+++ RECORDS FOR THE TASK +++

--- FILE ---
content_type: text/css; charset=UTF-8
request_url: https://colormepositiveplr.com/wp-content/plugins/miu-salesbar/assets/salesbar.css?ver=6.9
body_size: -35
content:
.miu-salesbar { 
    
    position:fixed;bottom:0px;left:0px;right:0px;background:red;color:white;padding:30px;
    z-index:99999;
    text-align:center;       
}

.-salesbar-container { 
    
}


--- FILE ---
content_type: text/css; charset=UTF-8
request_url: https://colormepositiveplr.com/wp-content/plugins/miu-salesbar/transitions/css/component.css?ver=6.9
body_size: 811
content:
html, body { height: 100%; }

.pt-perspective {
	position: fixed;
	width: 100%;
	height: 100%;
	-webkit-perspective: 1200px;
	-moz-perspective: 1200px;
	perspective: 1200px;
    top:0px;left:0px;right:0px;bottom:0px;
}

+++

TASK STATEMENT: Word for word, copy all of the listing above.

TASK SOLUTION:
--- FILE ---
content_type: text/css; charset=UTF-8
request_url: https://colormepositiveplr.com/wp-content/plugins/miu-salesbar/assets/salesbar.css?ver=6.9
body_size: -35
content:
.miu-salesbar { 
    
    position:fixed;bottom:0px;left:0px;right:0px;background:red;color:white;padding:30px;
    z-index:99999;
    text-align:center;       
}

.-salesbar-container { 
    
}


--- FILE ---
content_type: text/css; charset=UTF-8
request_url: https://colormepositiveplr.com/wp-content/plugins/miu-salesbar/transitions/css/component.css?ver=6.9
body_size: 811
content:
html, body { height: 100%; }

.pt-perspective {
	position: fixed;
	width: 100%;
	height: 100%;
	-webkit-perspective: 1200px;
	-moz-perspective: 1200px;
	perspective: 1200px;
    top:0px;left:0px;right:0px;bottom:0px;
}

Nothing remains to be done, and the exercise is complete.